- [Task prompt]:
Output every line below exactly.

——————

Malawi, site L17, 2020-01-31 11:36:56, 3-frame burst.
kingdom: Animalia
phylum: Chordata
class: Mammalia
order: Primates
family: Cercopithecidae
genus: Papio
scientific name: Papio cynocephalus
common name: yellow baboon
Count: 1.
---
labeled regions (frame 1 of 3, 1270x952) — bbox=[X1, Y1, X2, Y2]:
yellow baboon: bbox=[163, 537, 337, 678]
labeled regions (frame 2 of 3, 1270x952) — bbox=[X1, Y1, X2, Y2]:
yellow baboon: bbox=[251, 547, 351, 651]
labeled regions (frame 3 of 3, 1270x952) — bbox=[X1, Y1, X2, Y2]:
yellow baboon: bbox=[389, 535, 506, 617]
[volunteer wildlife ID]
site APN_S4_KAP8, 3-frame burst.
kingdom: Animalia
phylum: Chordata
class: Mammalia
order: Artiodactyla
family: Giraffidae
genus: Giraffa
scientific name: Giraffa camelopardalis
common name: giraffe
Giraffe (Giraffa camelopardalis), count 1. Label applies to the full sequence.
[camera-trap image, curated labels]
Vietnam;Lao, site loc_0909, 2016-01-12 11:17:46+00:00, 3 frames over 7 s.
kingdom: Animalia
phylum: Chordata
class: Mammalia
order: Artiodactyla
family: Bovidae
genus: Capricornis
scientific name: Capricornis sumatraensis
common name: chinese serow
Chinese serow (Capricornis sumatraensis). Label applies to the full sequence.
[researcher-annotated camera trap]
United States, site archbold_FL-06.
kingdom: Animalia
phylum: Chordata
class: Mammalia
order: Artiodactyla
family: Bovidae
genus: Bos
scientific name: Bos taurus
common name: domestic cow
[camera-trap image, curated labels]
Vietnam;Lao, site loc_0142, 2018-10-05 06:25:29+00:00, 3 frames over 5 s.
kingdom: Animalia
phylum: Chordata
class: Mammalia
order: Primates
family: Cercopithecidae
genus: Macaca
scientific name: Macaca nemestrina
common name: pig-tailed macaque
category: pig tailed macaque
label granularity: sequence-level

——————

- [Expected answer]:
Malawi, site L17, 2020-01-31 11:36:56, 3-frame burst.
kingdom: Animalia
phylum: Chordata
class: Mammalia
order: Primates
family: Cercopithecidae
genus: Papio
scientific name: Papio cynocephalus
common name: yellow baboon
Count: 1.
---
labeled regions (frame 1 of 3, 1270x952) — bbox=[X1, Y1, X2, Y2]:
yellow baboon: bbox=[163, 537, 337, 678]
labeled regions (frame 2 of 3, 1270x952) — bbox=[X1, Y1, X2, Y2]:
yellow baboon: bbox=[251, 547, 351, 651]
labeled regions (frame 3 of 3, 1270x952) — bbox=[X1, Y1, X2, Y2]:
yellow baboon: bbox=[389, 535, 506, 617]
[volunteer wildlife ID]
site APN_S4_KAP8, 3-frame burst.
kingdom: Animalia
phylum: Chordata
class: Mammalia
order: Artiodactyla
family: Giraffidae
genus: Giraffa
scientific name: Giraffa camelopardalis
common name: giraffe
Giraffe (Giraffa camelopardalis), count 1. Label applies to the full sequence.
[camera-trap image, curated labels]
Vietnam;Lao, site loc_0909, 2016-01-12 11:17:46+00:00, 3 frames over 7 s.
kingdom: Animalia
phylum: Chordata
class: Mammalia
order: Artiodactyla
family: Bovidae
genus: Capricornis
scientific name: Capricornis sumatraensis
common name: chinese serow
Chinese serow (Capricornis sumatraensis). Label applies to the full sequence.
[researcher-annotated camera trap]
United States, site archbold_FL-06.
kingdom: Animalia
phylum: Chordata
class: Mammalia
order: Artiodactyla
family: Bovidae
genus: Bos
scientific name: Bos taurus
common name: domestic cow
[camera-trap image, curated labels]
Vietnam;Lao, site loc_0142, 2018-10-05 06:25:29+00:00, 3 frames over 5 s.
kingdom: Animalia
phylum: Chordata
class: Mammalia
order: Primates
family: Cercopithecidae
genus: Macaca
scientific name: Macaca nemestrina
common name: pig-tailed macaque
category: pig tailed macaque
label granularity: sequence-level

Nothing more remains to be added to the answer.